Gevherî’nin hayatıyla ilgili bazı kaynaklar aşağıda verilmiştir:
Evliya Çelebi Seyahatnamesi: Eserde Gevherî’nin saz çalışı övülür. Ayrıca IV, Murad (1612-1640)ın seferlerine katıldığından da söz edilir.
Ali Ufkî (XVII. Yüzyıl), Mecmûâ-i Sâz ü Söz: Eserde, âşığın iki koşmasına yer verilmiştir.
Âşığımızın Köprülü Fazıl Ahmet Paşa’nın Uyvar Seferi (1663) ve Merzifonlu Kara Mustafa Paşa’nın II. Viyana Kuşatması (1683) üzerine söylemiş olduğu şiirler de vardır.

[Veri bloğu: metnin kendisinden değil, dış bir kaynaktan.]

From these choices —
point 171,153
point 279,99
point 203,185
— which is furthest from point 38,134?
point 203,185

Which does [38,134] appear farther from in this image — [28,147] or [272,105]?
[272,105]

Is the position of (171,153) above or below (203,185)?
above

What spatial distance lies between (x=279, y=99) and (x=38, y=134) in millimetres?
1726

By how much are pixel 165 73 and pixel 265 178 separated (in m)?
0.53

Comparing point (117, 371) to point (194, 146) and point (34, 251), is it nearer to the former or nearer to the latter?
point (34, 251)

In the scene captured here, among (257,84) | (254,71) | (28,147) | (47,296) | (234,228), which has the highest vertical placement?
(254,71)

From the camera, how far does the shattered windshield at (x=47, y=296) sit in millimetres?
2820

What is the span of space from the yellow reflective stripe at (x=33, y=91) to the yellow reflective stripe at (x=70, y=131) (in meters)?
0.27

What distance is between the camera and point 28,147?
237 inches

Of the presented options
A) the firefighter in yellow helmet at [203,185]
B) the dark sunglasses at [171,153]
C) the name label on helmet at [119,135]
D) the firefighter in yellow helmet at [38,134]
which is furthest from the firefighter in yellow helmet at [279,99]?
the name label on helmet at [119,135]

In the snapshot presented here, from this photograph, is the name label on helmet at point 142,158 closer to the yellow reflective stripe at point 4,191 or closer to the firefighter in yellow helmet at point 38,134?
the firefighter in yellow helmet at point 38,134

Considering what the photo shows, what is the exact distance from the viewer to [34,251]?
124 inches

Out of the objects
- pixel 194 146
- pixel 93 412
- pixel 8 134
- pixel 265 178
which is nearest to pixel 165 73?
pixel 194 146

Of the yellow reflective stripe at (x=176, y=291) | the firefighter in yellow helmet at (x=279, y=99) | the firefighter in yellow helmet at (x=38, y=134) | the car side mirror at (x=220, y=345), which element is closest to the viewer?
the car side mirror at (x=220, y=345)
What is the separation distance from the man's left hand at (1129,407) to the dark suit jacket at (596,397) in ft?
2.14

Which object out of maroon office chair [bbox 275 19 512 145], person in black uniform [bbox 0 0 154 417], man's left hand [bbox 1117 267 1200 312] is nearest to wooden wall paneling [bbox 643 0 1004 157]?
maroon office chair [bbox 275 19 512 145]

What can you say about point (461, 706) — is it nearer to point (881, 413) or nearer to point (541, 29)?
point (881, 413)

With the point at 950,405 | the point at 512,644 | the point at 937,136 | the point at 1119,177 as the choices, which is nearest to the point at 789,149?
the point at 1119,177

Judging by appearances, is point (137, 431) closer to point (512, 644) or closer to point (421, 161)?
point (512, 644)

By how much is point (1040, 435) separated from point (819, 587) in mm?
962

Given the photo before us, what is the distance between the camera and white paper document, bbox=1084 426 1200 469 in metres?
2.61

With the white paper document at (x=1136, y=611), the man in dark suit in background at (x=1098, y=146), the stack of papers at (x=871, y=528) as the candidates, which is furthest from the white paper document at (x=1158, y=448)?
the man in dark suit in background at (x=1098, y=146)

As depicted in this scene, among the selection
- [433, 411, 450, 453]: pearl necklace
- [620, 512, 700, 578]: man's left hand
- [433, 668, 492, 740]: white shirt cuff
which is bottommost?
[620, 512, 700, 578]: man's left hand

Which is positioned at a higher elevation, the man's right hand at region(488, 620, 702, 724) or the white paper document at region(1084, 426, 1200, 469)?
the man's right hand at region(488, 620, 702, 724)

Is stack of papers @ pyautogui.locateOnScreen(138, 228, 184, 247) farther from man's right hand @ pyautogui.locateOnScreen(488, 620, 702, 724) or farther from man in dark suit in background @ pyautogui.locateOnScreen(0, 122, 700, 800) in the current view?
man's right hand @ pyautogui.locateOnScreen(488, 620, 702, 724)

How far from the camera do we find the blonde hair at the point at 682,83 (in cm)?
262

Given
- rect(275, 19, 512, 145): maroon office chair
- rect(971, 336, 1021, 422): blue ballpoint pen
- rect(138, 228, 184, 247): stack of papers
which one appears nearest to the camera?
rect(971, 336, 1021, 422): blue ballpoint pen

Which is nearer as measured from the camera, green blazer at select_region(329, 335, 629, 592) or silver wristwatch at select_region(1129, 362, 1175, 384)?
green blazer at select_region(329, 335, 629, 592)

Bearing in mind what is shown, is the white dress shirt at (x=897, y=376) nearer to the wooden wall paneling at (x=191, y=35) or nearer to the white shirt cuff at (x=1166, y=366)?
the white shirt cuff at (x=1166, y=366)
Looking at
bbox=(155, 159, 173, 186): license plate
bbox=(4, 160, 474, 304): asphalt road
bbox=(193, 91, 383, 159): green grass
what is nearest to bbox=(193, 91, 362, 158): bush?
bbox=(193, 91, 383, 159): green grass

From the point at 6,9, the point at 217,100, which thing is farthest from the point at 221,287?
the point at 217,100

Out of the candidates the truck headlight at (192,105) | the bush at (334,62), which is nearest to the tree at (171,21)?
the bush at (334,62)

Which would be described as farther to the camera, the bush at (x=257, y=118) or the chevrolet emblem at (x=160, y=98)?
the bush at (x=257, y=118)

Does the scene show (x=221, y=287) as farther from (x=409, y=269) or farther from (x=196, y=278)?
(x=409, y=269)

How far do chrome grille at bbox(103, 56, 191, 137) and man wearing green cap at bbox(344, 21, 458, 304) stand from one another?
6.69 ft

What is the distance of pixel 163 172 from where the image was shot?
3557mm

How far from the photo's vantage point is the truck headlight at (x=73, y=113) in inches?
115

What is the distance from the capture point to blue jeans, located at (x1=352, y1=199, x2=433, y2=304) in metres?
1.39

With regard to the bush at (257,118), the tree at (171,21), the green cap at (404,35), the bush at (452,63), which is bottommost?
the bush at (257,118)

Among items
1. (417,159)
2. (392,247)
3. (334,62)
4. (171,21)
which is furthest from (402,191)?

İbrahim Naimeddin, Hadîkatüş- şuhedâ adlı eserinde, “… meşhur Gevherîşair ol esnada Egre’de bulunup bâlâ-yı risalede yazılan mersiyesini nazm eylemiştir:” (Elçin 1984: 15) cümlesine yer verir.
Sun’î (XVII. yy.) ve Hızrî (XVIII. yy.)’nin şairnâmeleri’nde Cevheri olarak geçen şair Gevherî’den başkası değildir.
Bütün bu hususlar da Gevherî’nin XVII. yüzyılın ilk çeyreğinde yaşadığı fikrini kuvvetlendirmektedir.
Gevherî’nin Bektaşî olduğu ileri sürülürse de, biz “Bektâşiden ziyâde bektâşî muhibbi saymak bize daha uygun görünüyor.” (Elçin 1984: 16) şeklindeki görüşe katılıyoruz.
Şiirlerinden hareketle medrese öğrenimi gördüğünü söyleyebiliriz. Hem aruz hem de hece vezniyle şiirler yazmıştır. Dili Aşık Ömer’in dili kadar olmasa da ağırdır. Şiirlerinde Arapça ve Farsça kelimelerin fazlalığı dikkatlerden kaçmamaktadır. Hece ile yazdığı şiirleri semaî ve koşma; aruzla yazdığı şiirleri ise divan, kalenderi, gazel, semaî ve müstezat tarzındadır.
Gevherî’nin şiirleri, divanının dışında cönklerde de yer almaktadır. Türkiye ve Avrupa kütüphanelerindeki cönklerde çok sayıda şiiri bulunmaktadır. Çorum ve Bursa’da bulunan yazmalar, divandan ziyade divançe özelliği göstermektedir.
Şiirlerinde aşk, tabiat, sevgili ve ayrılık gibi konuları işlemiştir. Musikî makamlarından olan Gevherî makamı, onun musikîyle ilgilenen bir âşık olduğunu düşüncesini doğurmuştur.